Johnson will share with the audience the stories and experiences of the players and teams from the early 1900s through the integration of the NBA in 1950, known as the Black Fives Era.

While working for the NBA and Nike, Johnson began researching little known information on African American basketball in the early 20th century. Discovering there were dozens of talented African American teams spanning half a century, he trademarked the names and logos of each.

After being laid-off in 2001, Johnson decided to end his 20-year corporate career and pursue his research full-time. To prove there was a market for this important piece of history, he created Black Fives Inc.

The company name stems from the nickname all African-American teams were known by, the “black fives,” referring to the starting five players on each team.

The rise of black professional basketball in America, including the New York Renaissance or the “Rens,” began in 1920. The Rens’ first victory over the white world champion Original Celtics in 1925 was considered by many to be a turning point in both basketball and race relations in the United States.
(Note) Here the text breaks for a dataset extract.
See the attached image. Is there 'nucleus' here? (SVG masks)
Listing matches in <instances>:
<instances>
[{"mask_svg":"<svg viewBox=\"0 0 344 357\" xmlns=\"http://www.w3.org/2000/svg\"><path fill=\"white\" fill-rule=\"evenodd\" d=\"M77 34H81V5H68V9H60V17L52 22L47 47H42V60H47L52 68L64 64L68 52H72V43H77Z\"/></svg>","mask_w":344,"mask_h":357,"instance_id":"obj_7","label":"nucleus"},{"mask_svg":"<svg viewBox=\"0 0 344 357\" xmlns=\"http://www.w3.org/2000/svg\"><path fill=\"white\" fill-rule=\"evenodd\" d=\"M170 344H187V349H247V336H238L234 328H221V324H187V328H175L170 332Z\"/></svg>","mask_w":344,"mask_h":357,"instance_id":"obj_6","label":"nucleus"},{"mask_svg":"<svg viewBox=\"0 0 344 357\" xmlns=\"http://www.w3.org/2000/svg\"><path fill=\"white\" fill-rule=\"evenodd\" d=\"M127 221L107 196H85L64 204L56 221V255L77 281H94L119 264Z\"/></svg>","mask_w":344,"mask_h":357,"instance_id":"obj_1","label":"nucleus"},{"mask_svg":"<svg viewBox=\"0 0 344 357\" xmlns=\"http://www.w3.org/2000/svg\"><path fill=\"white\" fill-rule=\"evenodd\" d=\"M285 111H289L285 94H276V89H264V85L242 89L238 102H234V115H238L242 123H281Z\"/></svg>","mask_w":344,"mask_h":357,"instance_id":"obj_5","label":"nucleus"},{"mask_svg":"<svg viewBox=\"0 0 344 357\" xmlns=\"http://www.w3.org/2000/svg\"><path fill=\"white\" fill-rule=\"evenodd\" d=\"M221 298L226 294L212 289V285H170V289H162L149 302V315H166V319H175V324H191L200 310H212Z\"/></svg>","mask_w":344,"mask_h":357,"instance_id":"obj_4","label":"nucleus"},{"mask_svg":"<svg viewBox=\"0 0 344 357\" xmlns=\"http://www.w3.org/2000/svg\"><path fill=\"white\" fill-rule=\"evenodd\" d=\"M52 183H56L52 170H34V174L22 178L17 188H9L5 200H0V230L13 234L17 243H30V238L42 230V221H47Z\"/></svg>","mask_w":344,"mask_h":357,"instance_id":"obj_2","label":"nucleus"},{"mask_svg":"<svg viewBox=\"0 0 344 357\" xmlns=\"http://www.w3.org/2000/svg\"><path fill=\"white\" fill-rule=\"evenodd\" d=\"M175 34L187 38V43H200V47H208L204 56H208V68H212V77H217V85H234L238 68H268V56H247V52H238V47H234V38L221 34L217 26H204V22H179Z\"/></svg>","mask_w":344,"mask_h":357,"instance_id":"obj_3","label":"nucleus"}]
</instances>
“I’ve always liked history, but history is limited unless we make it meaningful for today,” notes Johnson.

Prior to forming Black Fives, Johnson held several management and executive positions in engineering, apparel merchandising, licensing, marketing and sales.

Johnson holds a bachelor’s degree in Civil Engineering and a master’s degree in Mechanical Engineering degree from Carnegie Mellon University and Stanford University, respectively. He currently sits on the Advisory Council of the Carnegie Mellon University Department of Civil and Environmental Engineering and is a member of the University’s Andrew Carnegie Society.

Johnson is also an active member of the Association of Professional Basketball Researchers, the North American Society for Sport History, and the American Library Association, as well as a member of the Board of Trustees of the Greenwich Public Library.

“I grew up in Massachusetts, so I always like coming back to the Greater Boston area,” said Johnson.  “It’ll be a fun, lively discussion full of all the things I’m known to like to talk about — not just an endless history lecture.”